- **Tasks to carry out**:
1. In the passage on turning food waste into energy, condense the paragraph beginning "Anaerobic digestion is a biological process" into a short bulleted list that keeps its main facts.
2. Pick up the passage on turning food waste into energy after its final sentence and carry it forward.

- **Exercise passage**:
◆ ◆ ◆ ◆ ◆ ◆ ◆
Food waste is a major problem in the developed world. People new to buying organic food are annoyed at how quickly it spoils but what if that wilted brown lettuce could be converted into energy?

Anaerobic digestion hasn't been done on a large scale, the numbers don't work, but academics say it could. In a numerical model. The authors looked at supply chain logistics - potential sites, transportation, production, and facility costs, as well as revenue and return on investments.

Anaerobic digestion is a biological process that decomposes organic feedstock using rich organic materials such as wastewater sludge, animal manure, or yard waste. The resulting methane can be used to produce electricity, which can be transported to consumers via regional power grids. The process also yields additional bioproducts, including biofertilizer and animal bedding materials that can be sold to agricultural producers.

Their simulation leads them to believe that installing anaerobic co-digesters at wastewater treatment plants with a total annual capacity of 9.3 million metric tons could generate an 8.3% return on investment while reducing carbon dioxide by approximately one million metric tons annually. The most significant factors influencing the results were capital investment, operational cost, and tipping price, which is a service charge for waste disposal.
◆ ◆ ◆ ◆ ◆ ◆ ◆
- **Dataset extract**:
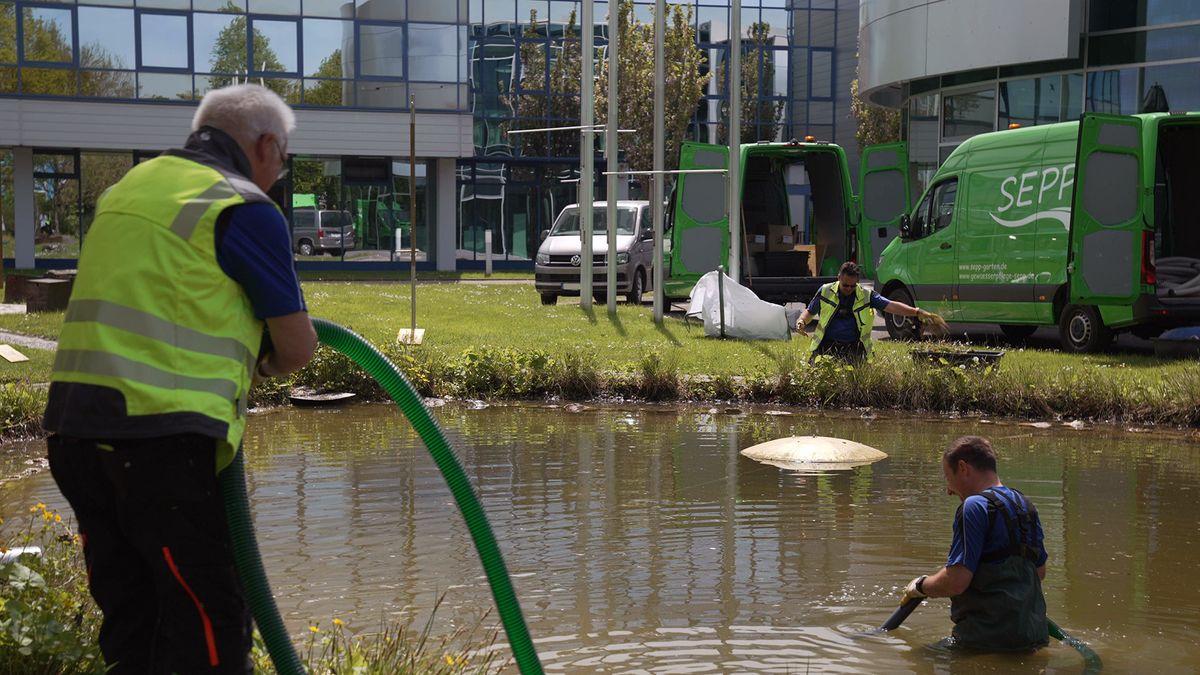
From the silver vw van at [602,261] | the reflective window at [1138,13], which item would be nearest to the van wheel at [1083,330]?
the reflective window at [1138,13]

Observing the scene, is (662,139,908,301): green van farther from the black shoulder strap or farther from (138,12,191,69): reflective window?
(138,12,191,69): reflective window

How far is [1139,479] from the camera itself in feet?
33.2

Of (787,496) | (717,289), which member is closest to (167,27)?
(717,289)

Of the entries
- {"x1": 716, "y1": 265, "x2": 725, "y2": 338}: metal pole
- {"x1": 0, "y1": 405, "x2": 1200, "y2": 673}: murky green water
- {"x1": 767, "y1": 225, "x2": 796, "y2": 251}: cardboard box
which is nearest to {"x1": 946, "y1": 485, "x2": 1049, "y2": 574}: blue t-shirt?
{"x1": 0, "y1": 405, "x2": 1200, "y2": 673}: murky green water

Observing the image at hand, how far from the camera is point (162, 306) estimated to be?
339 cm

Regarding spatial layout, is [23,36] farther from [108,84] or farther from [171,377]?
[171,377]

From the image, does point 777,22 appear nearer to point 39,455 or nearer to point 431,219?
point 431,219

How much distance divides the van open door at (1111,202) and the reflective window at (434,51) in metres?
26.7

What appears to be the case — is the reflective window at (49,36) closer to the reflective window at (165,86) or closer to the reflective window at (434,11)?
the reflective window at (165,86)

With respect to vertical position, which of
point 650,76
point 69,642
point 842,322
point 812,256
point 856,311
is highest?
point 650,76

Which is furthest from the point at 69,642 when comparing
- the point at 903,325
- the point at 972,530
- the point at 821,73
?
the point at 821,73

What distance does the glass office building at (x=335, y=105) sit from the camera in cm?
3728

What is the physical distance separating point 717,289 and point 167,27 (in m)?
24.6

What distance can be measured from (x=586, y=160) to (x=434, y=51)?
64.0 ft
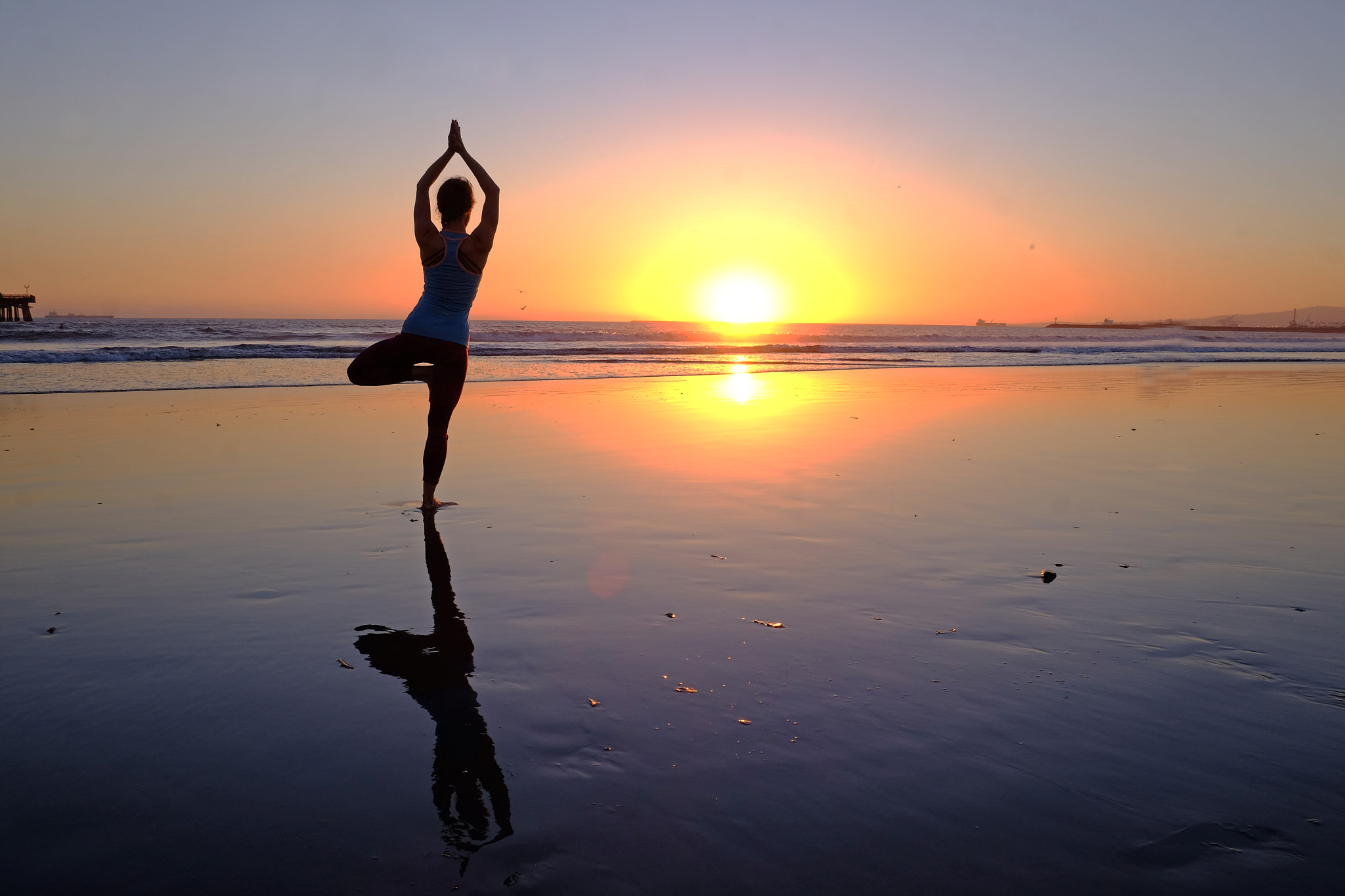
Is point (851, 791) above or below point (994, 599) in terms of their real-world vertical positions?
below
◆ ◆ ◆ ◆ ◆ ◆ ◆
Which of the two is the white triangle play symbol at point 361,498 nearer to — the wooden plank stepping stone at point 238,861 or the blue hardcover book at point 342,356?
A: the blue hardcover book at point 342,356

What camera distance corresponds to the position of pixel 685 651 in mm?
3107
◆ ◆ ◆ ◆ ◆ ◆ ◆
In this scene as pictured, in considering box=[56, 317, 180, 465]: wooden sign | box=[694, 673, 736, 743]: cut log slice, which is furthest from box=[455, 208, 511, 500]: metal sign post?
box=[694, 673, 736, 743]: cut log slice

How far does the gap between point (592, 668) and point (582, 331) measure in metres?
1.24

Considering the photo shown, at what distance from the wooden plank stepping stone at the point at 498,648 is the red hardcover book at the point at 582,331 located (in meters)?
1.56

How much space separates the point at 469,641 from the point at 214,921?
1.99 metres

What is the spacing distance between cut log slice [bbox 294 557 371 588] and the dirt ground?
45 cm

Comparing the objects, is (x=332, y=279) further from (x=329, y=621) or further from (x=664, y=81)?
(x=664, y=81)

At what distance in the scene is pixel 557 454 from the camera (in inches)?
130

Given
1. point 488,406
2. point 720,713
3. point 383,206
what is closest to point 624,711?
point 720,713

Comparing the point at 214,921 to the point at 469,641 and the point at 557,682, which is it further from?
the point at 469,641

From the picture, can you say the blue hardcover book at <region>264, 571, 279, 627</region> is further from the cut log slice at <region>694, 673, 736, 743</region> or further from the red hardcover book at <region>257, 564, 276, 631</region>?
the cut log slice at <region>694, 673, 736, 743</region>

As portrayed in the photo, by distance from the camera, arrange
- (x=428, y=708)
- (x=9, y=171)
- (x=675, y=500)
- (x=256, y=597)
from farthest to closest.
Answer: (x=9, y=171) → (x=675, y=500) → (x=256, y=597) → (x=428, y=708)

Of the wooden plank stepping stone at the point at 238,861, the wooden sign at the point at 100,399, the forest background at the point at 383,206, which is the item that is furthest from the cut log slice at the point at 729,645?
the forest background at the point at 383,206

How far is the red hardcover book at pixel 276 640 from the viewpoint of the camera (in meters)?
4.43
◆ ◆ ◆ ◆ ◆ ◆ ◆
- **Answers to the tasks**:
1.
- Anaerobic digestion is a biological process that breaks down organic feedstock such as wastewater sludge, animal manure or yard waste.
- The methane it produces can generate electricity, which regional power grids deliver to consumers.
- It also yields bioproducts, including biofertilizer and animal bedding, that can be sold to agricultural producers.

2.
It sounds great, and the private sector would have done it if it were true. In California, politicians listened to academic studies claiming composting would save money and emissions, and are now $5 billion in the red due to the costs of sorting and shipping garbage. Emissions have gone up due to the energy needed for rapid composting. For methane from food waste to work there needs to be a plant every 10 miles, and in states like Illinois, California, or New York, environmental lawsuits will prevent that from happening.

Companies know that even if academics create a closed system for their models. Government would have to prop up the industry the way they do solar and wind, and with high inflation and an economy teetering on recession government can't waste any more money.